What this looks like in real databases
Phase 2 showed the forced choice in the abstract: during a partition, a node either answers with a possibly-stale value or refuses to answer. Real databases make that choice deliberately, as a design decision baked in ahead of time. Systems are often labeled "CP" or "AP" as shorthand for which way they lean.
CP systems: consistency over availability
A CP system is built to refuse rather than risk answering wrong. If it can't confirm it has the current, agreed-upon value, it will return an error or block until it can.
A single-leader relational database during failover. Most traditional RDBMS setups (a primary with one or more replicas) route all writes through one leader node. If the leader becomes unreachable — partitioned off from the rest of the cluster — the system doesn't let just any replica start accepting writes with unconfirmed data. It typically pauses writes (or serves only reads, clearly marked as such) until a new leader is safely elected, or until the partition heals and the original leader rejoins. The gap in write availability is the price paid to avoid two nodes disagreeing about the current value.
ZooKeeper and etcd. These are coordination services, specifically built to be the single source of truth other systems rely on for things like leader election and distributed locks. If they answered with stale data during a partition, every system depending on them for correctness would inherit that corruption. So they're built explicitly CP: during a partition, a node that can't confirm it's part of the majority (the quorum) will refuse to serve requests rather than risk giving an answer that disagrees with the rest of the cluster.
CP system during a partition:
"I can't confirm this is current." -> refuses / errors / blocks
Cost: some requests fail during the partition
Benefit: no client ever sees two different "correct" answers
AP systems: availability over consistency
An AP system is built to always answer, even if that answer might be a few moments out of date, and to reconcile any disagreements after the partition heals.

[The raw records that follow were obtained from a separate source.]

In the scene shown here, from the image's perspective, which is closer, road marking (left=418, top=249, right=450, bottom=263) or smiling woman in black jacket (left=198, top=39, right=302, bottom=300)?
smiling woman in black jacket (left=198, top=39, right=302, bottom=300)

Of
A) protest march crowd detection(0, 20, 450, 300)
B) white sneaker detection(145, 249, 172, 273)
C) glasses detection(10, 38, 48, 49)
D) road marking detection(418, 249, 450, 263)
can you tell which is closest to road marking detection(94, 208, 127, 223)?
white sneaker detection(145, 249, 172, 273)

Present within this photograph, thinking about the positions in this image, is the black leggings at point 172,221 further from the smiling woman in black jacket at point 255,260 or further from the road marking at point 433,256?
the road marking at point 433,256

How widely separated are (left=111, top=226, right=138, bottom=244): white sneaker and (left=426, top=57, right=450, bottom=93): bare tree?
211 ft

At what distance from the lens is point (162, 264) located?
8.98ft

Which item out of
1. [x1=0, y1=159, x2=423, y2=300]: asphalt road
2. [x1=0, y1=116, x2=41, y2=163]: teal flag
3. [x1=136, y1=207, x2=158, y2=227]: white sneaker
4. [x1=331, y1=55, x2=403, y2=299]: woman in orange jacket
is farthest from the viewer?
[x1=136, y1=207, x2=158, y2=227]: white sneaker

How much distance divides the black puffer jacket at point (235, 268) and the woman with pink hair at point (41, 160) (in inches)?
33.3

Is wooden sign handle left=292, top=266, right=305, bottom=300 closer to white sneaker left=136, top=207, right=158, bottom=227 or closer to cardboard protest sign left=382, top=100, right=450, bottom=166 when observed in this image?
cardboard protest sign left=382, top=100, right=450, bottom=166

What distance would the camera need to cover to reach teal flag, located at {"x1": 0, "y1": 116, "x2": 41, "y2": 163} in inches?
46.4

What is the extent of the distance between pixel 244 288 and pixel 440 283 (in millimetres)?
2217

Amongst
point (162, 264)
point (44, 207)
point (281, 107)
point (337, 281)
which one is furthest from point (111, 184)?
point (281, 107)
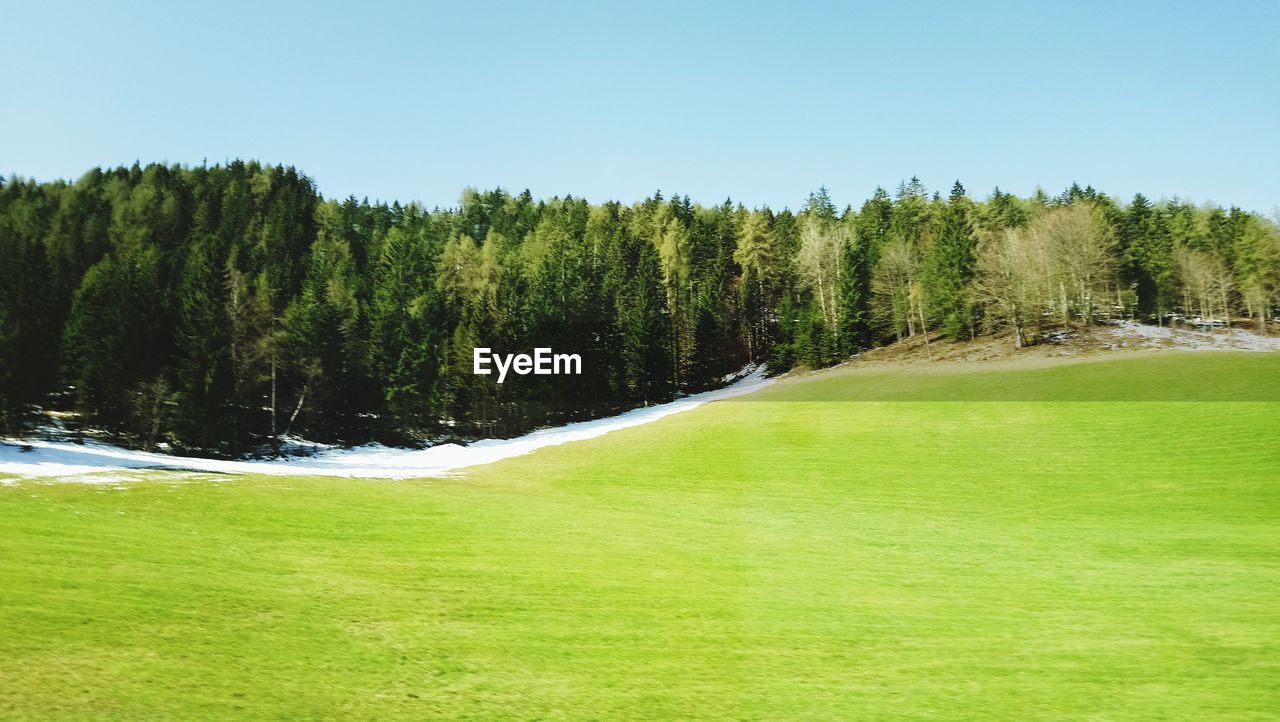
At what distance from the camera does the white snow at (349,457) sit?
27.2 metres

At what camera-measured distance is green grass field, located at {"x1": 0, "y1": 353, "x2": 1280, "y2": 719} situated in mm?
8438

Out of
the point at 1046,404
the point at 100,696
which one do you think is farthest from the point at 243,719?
the point at 1046,404

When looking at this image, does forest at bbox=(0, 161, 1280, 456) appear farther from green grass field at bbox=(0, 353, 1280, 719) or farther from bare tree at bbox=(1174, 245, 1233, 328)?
green grass field at bbox=(0, 353, 1280, 719)

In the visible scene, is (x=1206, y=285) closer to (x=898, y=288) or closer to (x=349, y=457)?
(x=898, y=288)

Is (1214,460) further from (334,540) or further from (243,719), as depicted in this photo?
(243,719)

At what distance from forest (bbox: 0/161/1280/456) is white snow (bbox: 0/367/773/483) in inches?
71.5

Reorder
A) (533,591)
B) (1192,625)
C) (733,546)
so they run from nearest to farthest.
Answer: (1192,625) → (533,591) → (733,546)

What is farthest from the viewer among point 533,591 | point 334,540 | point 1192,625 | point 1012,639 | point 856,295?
point 856,295

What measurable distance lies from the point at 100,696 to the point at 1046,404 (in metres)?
41.0

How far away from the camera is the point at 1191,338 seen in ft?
125

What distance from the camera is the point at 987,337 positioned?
4294 centimetres

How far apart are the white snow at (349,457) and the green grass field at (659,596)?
4.14 metres

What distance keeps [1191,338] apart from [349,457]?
46.9 metres

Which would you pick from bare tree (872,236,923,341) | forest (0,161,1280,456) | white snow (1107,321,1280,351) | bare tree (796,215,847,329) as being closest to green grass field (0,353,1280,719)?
white snow (1107,321,1280,351)
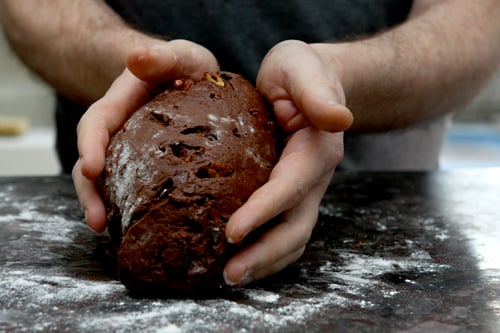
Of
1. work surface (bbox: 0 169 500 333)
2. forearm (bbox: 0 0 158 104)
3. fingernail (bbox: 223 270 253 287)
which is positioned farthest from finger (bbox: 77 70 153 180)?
forearm (bbox: 0 0 158 104)

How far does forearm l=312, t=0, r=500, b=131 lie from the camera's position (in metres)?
1.80

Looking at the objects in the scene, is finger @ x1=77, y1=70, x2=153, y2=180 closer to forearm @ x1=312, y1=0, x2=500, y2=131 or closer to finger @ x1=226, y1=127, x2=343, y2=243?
finger @ x1=226, y1=127, x2=343, y2=243

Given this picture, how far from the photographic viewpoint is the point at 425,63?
1937 mm

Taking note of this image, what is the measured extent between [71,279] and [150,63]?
39cm

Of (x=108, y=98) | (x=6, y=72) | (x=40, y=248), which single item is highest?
(x=108, y=98)

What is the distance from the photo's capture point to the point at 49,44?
6.70ft

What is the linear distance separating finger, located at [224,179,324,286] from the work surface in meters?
0.03

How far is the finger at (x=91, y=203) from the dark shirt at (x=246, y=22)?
904 millimetres

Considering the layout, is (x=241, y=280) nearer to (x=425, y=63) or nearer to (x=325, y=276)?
(x=325, y=276)

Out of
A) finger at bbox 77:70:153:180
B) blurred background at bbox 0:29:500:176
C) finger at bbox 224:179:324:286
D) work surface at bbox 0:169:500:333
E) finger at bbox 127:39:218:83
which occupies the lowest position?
blurred background at bbox 0:29:500:176

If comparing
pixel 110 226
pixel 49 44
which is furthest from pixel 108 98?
pixel 49 44

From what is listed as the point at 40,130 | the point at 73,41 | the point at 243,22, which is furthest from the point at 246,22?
the point at 40,130

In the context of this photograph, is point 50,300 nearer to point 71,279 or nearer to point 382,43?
point 71,279

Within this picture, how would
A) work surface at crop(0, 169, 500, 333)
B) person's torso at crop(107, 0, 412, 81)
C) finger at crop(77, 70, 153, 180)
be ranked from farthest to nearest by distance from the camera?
1. person's torso at crop(107, 0, 412, 81)
2. finger at crop(77, 70, 153, 180)
3. work surface at crop(0, 169, 500, 333)
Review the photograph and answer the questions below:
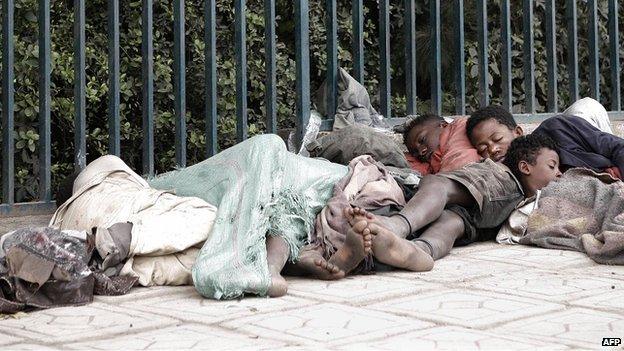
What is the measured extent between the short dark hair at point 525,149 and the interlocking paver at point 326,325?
187 centimetres

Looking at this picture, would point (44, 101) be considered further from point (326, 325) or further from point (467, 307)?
point (467, 307)

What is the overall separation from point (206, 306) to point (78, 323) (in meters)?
0.43

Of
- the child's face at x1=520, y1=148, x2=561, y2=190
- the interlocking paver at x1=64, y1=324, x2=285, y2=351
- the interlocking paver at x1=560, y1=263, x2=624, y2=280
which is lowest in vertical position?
the interlocking paver at x1=560, y1=263, x2=624, y2=280

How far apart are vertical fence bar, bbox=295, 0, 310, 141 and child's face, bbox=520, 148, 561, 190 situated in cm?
110

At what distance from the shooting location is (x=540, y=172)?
16.0 feet

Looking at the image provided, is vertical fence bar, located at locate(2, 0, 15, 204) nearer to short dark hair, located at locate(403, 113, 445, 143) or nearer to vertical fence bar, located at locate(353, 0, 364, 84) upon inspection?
vertical fence bar, located at locate(353, 0, 364, 84)

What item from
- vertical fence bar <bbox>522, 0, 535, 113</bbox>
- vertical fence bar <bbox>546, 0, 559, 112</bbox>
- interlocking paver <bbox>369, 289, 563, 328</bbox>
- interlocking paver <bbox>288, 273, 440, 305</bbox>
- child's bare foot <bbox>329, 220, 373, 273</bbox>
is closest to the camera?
interlocking paver <bbox>369, 289, 563, 328</bbox>

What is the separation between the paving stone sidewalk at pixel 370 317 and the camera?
285cm

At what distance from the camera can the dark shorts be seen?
461 cm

DynamoDB and Cassandra-style eventual consistency. These systems are designed so that any reachable node answers a request, partition or not. If Node A and Node B both accepted writes to the same record while cut off from each other, the system doesn't block — it lets both writes happen, and resolves the conflict later using a defined strategy (last-write-wins, version vectors, or an application-supplied merge rule). The read you get back is described as eventually consistent: it will converge to the same value everywhere, but not necessarily at the instant you ask.

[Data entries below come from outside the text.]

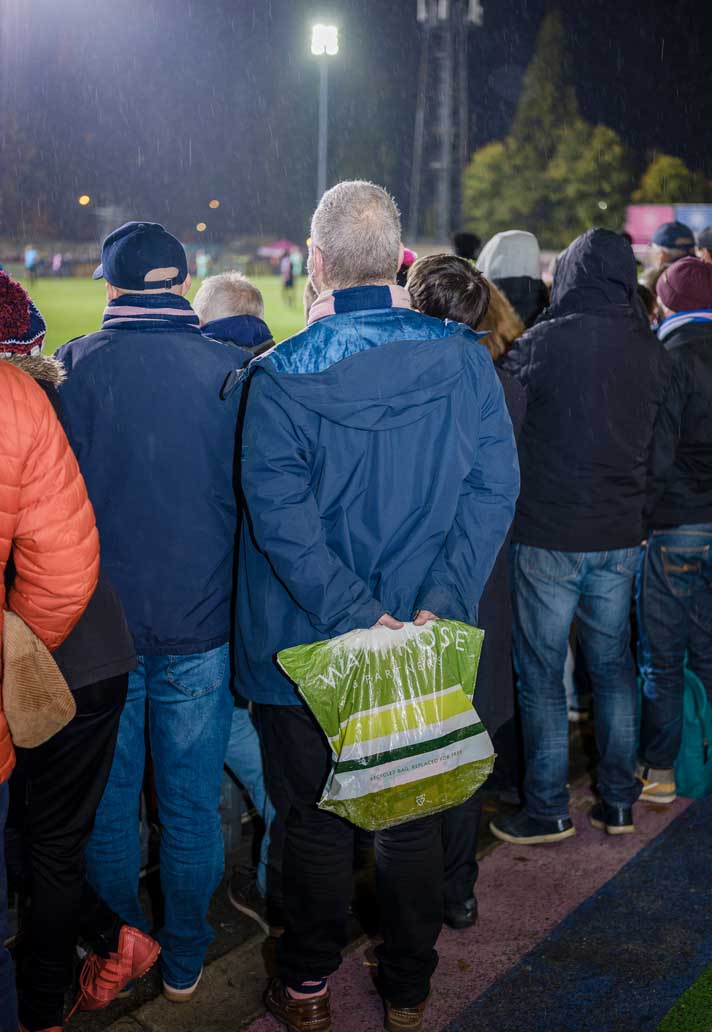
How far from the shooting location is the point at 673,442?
376 centimetres

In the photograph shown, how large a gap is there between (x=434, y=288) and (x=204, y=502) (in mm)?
989

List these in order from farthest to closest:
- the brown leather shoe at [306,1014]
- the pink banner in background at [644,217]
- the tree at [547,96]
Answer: the tree at [547,96], the pink banner in background at [644,217], the brown leather shoe at [306,1014]

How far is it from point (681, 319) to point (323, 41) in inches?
1089

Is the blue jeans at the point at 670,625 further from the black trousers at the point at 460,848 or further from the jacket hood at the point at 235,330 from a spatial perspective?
the jacket hood at the point at 235,330

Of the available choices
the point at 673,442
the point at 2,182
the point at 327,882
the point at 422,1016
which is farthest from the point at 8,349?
the point at 2,182

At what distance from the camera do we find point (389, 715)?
2389 mm

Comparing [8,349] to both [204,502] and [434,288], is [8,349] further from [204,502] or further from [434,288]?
[434,288]

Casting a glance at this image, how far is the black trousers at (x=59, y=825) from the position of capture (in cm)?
237

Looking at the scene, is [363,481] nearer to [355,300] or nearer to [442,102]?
[355,300]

AP system during a partition:
"Here's what I have." -> answers immediately, even if stale
Cost: two nodes might briefly disagree about the current value
Benefit: no client is ever left without an answer
What just happened, comparing the two: neither choice is a bug — both are correct engineering responses to the same physical fact (the network split), aimed at different priorities. A payment ledger and a coordination service both lean CP because a wrong answer is worse than no answer. A shopping cart or a social media feed usually leans AP because a few-seconds-stale "add to cart" is a far smaller problem than the entire cart page going down.
The most common misreading of CAP
Here's the correction that matters most: CAP describes what a system does during a partition. It is not a permanent label for what a system is at all times. A database described as "AP" is not somehow less consistent on an ordinary Tuesday with no network issues — outside of a partition, most systems are both consistent and available simultaneously, exactly as Phase 2 showed. The CP/AP label only tells you which guarantee gets dropped in the specific, temporary window when nodes can't talk to each other.
Wrong reading: "System X is AP, so it's generally less consistent."
Right reading: "System X is AP, meaning: IF a partition happens,
it will keep answering requests rather than refuse them,
and consistency is the thing that temporarily gives."
What just happened: this distinction is exactly why CAP gets misquoted so often in casual conversation. People use "CP" and "AP" as if they were permanent personality traits of a database, when the theorem only ever makes a claim about partition-time behavior. Most of the time, for most systems, the theorem doesn't apply at all — there's no partition, so there's nothing to trade off.
The deeper refinement: PACELC
CAP's silence about the non-partition case is exactly what a later refinement, called PACELC, was designed to address. Without going deep into it, PACELC extends the idea: if there's a Partition, choose between Availability and Consistency (that's the CAP part) — Else (when the network is fine), choose between Latency and Consistency. The insight is that even without any partition at all, there's often still a tradeoff between responding fast and confirming full consistency across replicas first. It's worth knowing the name exists — it's the deeper, more complete version of the same question CAP raises.
Recap
- Consistency means every node agrees on the latest value; availability means every request gets an answer; partition tolerance means the system keeps functioning despite a network split — and it's effectively mandatory for any real distributed system.
- During an actual partition, a node facing a request can only answer (risking staleness) or refuse (risking availability) — there's no third option, which is the theorem itself, not a metaphor for it.
- CP systems (a failing-over RDBMS, ZooKeeper, etcd) refuse rather than risk disagreement. AP systems (DynamoDB, Cassandra) always answer and reconcile later.
- The most common misreading is treating CP/AP as a permanent label. CAP only describes behavior during a partition — outside of one, a system is typically both consistent and available.
- PACELC is the deeper refinement: even without a partition, there's often still a latency-versus-consistency tradeoff to make.